All this is geared toward mobilising pro-Brexit English identifiers who have been trending from Left to Right for 20 years. Labour, remember, have still not won the popular vote in England since 2001. This strategy has been used before, of course. It was in 2015 when, despite a similarly difficult economic environment and bleak numbers in the polls, Cameron won a majority mainly by capturing 60% of seats in England and 41% of the vote — his party’s highest share since the rise of New Labour in 1997.

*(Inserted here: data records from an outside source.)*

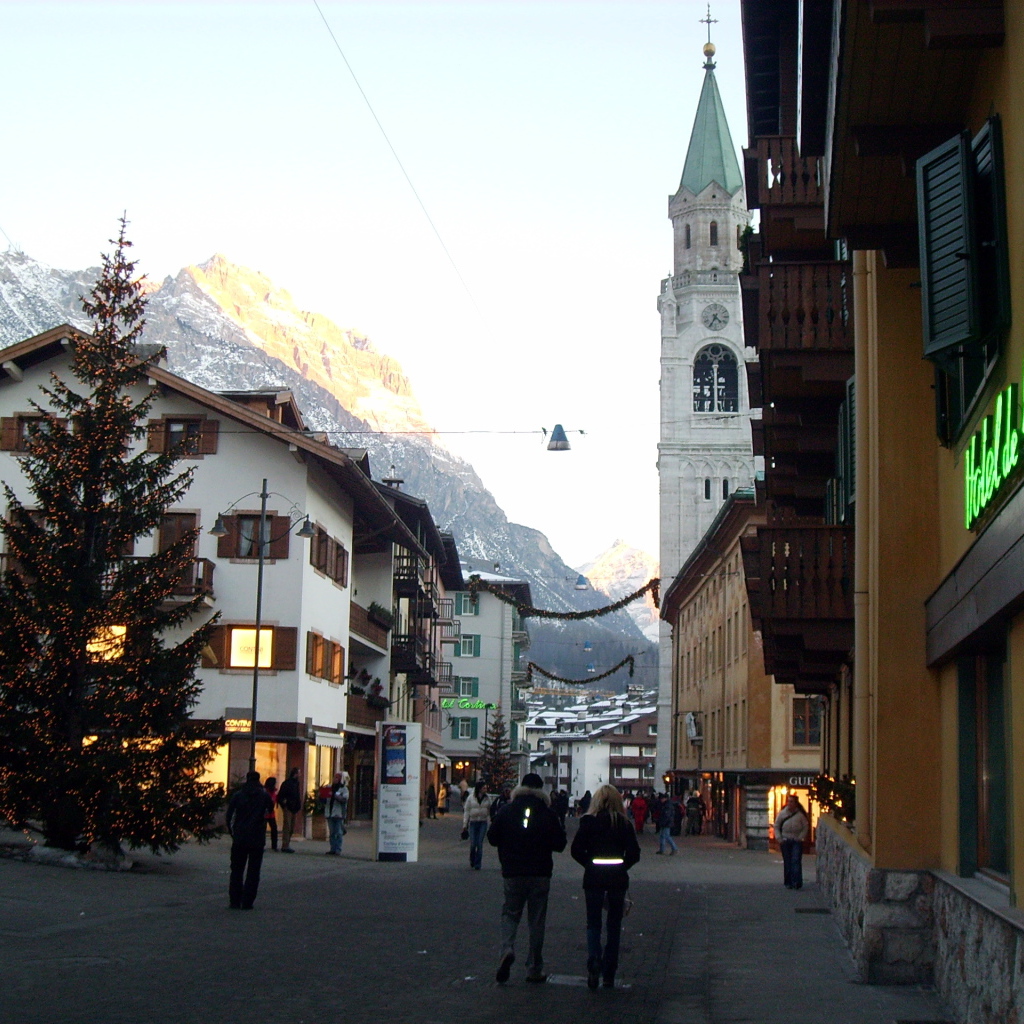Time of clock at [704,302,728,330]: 4:34
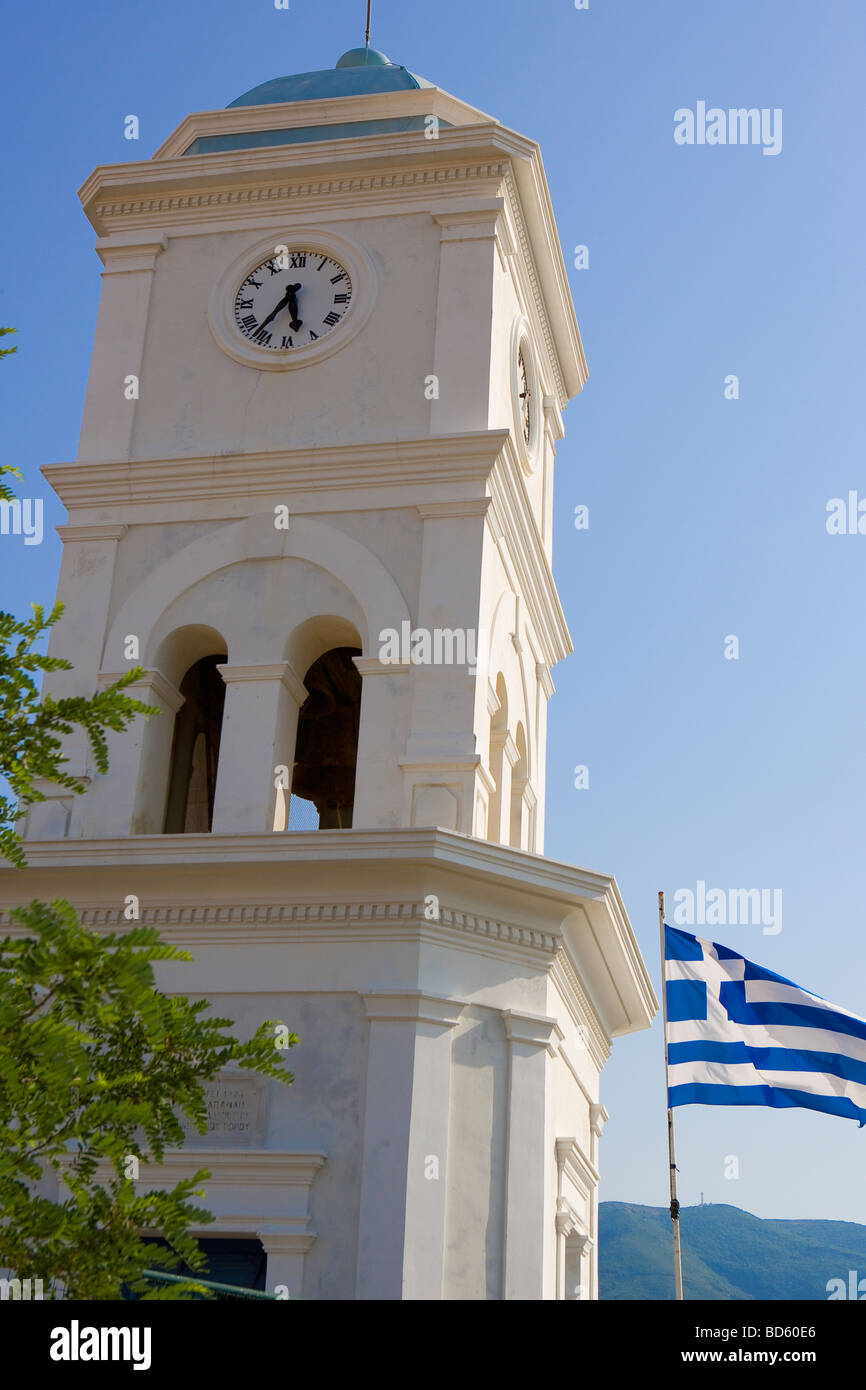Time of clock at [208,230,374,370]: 5:36
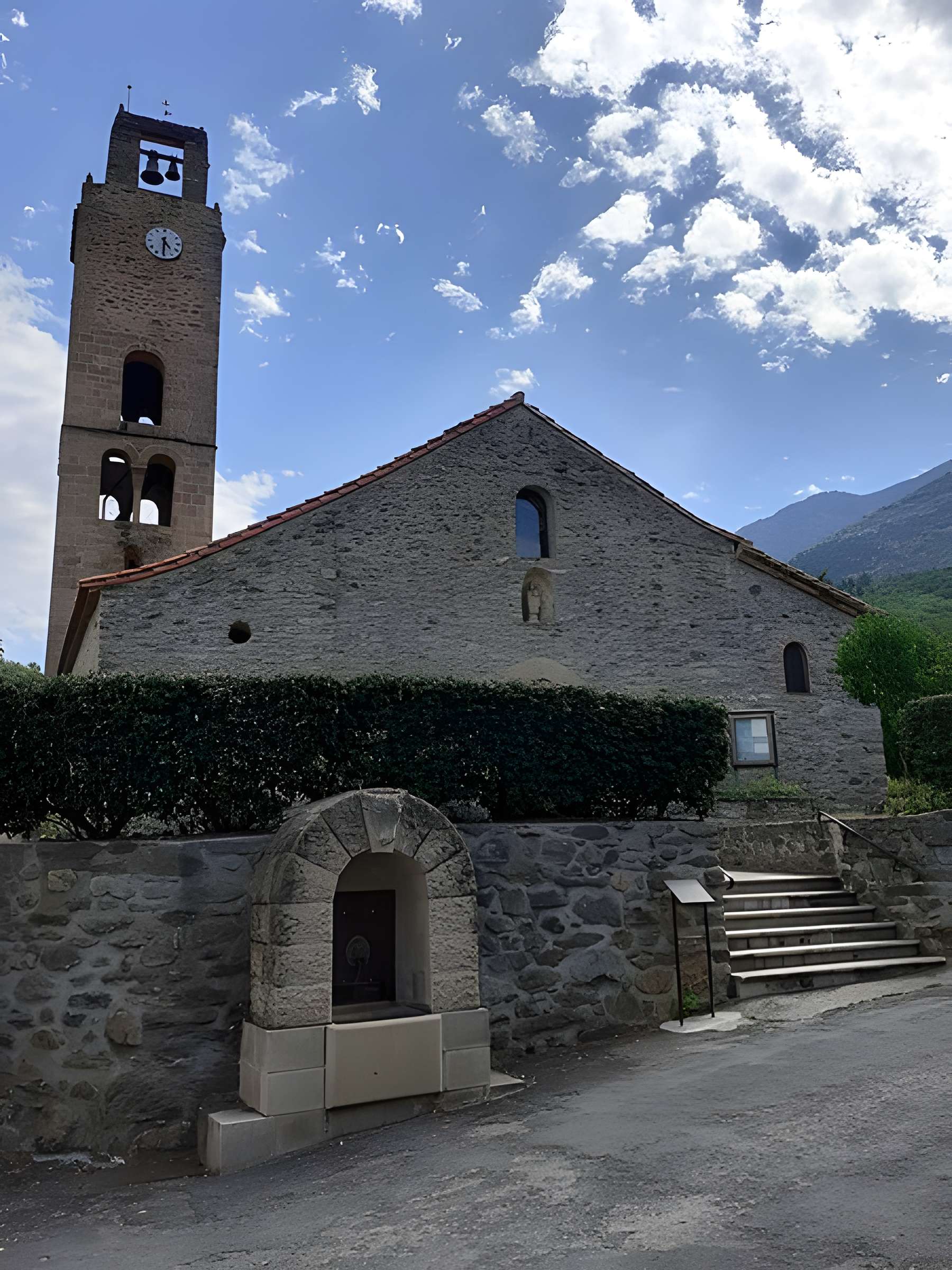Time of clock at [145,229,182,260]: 4:30
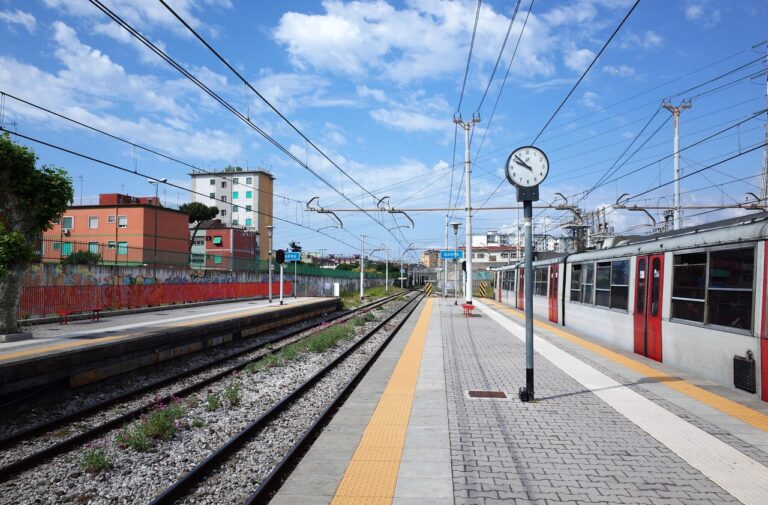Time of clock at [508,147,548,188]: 9:52
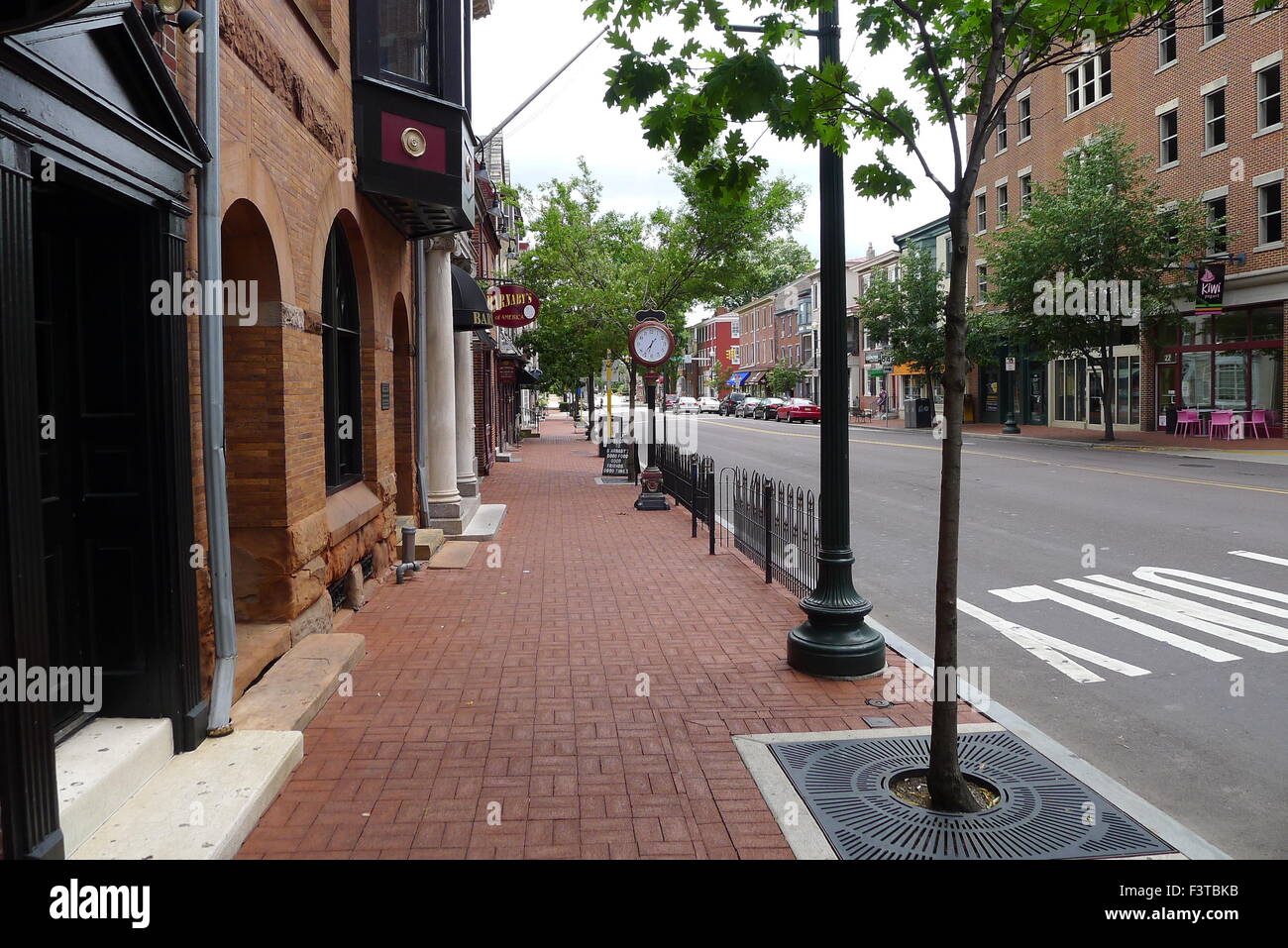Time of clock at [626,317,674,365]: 6:36
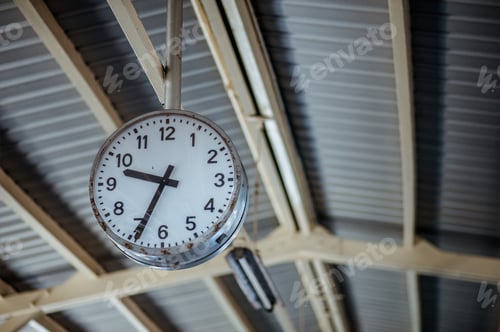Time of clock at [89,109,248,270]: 9:34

It was then implicitly used again four years later, in 2019, when Johnson won 47% among the English and 65% of seats in England, cementing a much stronger relationship with English Leavers. Now, he may be hoping that a similar strategy will not only retain the Red Wall but expand it even further, offsetting losses in the southeast by targeting the nearly three dozen seats in the Red Wall 2.0. With both Brexit and Boris having alienated liberal graduates in Remainia, some around the Prime Minister might well conclude that this is now the only viable strategy — to lean into the realignment.

Only, this time around, Johnson is unlikely to have a Ukip or a Brexit Party breathing down his neck, with the latter estimated to have cost the Conservative Party 50 seats in 2019. Will the one in four 2019 Conservative voters who are currently telling pollsters they plan to sit out the next election really do this? Put the prospect of a Labour-SNP coalition in front of them and watch what happens.

There is no doubt this is incredibly high risk. If levelling-up fails to deliver, if the government fails to show it can control illegal immigration, if the cost of living escalates to such a point that the Conservatives are no longer considered more economically competent than Labour, and if Starmer wins his gamble over Beergate and proceeds to exploit the recession, inflation, rising unemployment, and a sharp economic downturn that looms on the horizon, then it is not hard to see how Johnson’s entire coalition could fall apart in one fell swoop.

But looking at these results and the direction of British politics, with less than two years to go until the next general election, both the Prime Minister and the people around him may well conclude that there is no alternative — that their path to retaining power no longer lies in being a one-nation party but rather a party for forgotten England.